Allen v. St. Louis Public Service Co.

Citation285 S.W.2d 663,55 A.L.R.2d 1022,365 Mo. 677
Decision Date09 January 1956
Docket NumberNo. 44195,No. 2,44195,2
Parties, 55 A.L.R.2d 1022 Marvelle ALLEN, Appellant, v. ST. LOUIS PUBLIC SERVICE COMPANY, a corporation, Respondent
CourtUnited States State Supreme Court of Missouri

Morris & Morley and John J. Morris, St. Louis, for appellant.

Lloyd E. Boas, Harry Bell, St. Louis, for respondent.

EAGER, Presiding Judge.

This is an action for damages for personal injuries. Plaintiff, a passenger on one of defendant's buses in St. Louis, Missouri, claimed that she was caused to fall by a sudden and violent jerk of the bus as it approached her stop. This occurred on January 7, 1952. The case was submitted to the jury upon the res ipsa loquitur theory, there was a verdict and judgment for the defendant and plaintiff has appealed. Plaintiff claimed injuries to her left shoulder, neck and back. She had been examined and treated by various physicians and in two or three hospitals, and testimony from three of her physicians was produced at the trial. Because of the nature of the present assignments of error, it will not be necessary to review the controverted facts on the question of liability or the details of the claimed injuries. Plaintiff relies here on two allegations of error, both of which concern the admission of allegedly incompetent and prejudicial evidence. Further incidental references to the evidence will be made hereinafter.

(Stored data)

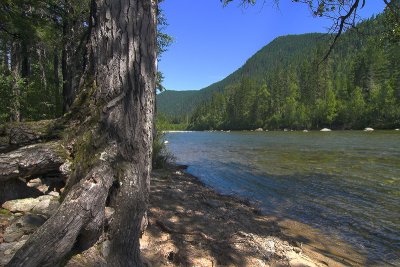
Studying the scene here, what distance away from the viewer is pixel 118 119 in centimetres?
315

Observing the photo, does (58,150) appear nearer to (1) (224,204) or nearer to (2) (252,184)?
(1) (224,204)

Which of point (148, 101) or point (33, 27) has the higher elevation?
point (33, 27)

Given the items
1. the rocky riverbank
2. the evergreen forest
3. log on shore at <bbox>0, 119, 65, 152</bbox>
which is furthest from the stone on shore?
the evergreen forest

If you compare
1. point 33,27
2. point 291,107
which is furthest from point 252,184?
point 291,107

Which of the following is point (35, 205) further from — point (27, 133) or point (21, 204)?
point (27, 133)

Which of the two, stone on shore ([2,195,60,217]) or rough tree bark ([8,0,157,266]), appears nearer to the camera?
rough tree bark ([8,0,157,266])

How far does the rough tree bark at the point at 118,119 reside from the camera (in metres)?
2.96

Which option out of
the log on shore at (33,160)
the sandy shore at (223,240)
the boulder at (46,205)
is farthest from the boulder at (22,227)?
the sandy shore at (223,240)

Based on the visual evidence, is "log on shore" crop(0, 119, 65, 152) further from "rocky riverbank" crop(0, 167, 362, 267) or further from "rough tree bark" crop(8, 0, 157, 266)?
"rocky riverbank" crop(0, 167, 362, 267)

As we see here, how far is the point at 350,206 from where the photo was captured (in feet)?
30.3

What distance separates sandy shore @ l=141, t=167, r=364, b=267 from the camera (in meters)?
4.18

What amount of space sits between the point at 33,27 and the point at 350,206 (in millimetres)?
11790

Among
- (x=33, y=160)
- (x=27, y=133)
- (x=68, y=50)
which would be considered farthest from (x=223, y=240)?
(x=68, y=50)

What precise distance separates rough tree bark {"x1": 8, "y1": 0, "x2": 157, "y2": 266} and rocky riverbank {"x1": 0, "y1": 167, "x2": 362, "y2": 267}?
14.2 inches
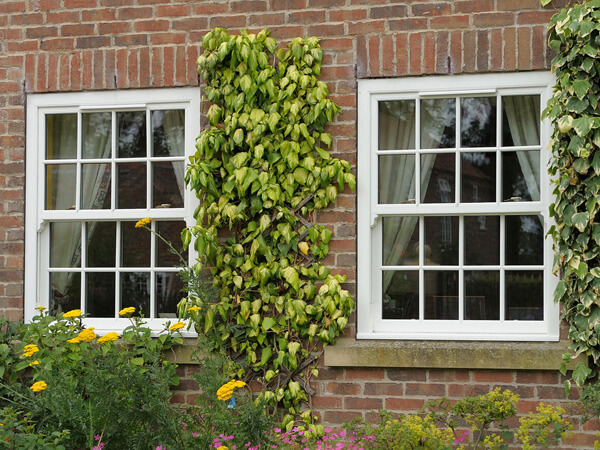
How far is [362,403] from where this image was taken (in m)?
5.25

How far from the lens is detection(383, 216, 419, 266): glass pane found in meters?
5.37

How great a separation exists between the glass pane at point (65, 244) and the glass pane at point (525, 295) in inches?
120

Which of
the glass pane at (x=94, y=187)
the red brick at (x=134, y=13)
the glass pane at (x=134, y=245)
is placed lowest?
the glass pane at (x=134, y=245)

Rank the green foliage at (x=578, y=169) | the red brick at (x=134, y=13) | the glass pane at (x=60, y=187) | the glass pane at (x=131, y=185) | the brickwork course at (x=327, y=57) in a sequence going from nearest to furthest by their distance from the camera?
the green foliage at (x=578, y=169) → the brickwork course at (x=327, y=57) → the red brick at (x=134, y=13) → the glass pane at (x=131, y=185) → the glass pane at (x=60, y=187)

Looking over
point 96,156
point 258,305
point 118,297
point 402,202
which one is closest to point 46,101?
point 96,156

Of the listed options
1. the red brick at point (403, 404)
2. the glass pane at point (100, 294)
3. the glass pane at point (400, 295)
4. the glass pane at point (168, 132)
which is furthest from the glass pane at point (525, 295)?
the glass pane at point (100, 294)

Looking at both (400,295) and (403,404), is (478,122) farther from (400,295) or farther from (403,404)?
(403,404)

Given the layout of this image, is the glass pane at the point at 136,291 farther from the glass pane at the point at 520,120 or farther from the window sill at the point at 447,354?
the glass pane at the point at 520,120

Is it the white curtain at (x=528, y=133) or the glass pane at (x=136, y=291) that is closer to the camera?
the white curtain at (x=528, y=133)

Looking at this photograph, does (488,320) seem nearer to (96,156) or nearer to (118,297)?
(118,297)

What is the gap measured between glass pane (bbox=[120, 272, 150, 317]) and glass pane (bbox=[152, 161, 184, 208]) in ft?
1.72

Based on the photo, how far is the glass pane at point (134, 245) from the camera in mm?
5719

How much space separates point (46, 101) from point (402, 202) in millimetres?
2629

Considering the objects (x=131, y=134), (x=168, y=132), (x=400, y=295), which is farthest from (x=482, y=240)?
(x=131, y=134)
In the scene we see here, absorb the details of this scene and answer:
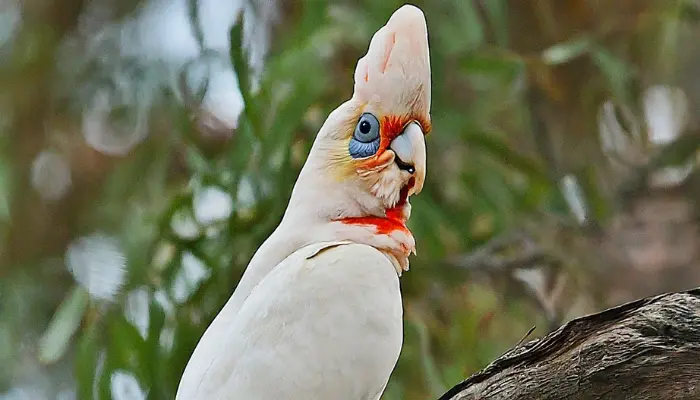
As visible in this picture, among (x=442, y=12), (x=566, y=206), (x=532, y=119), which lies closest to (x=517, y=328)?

- Tasks to carry out
A. In the court opinion, on what date did the plaintiff's fall on the bus occur?
B. Translate this sentence from the court opinion into Spanish: "Plaintiff claimed injuries to her left shoulder, neck and back."

- Responses for each task
A. January 7, 1952.

B. La demandante alegó lesiones en el hombro izquierdo, el cuello y la espalda.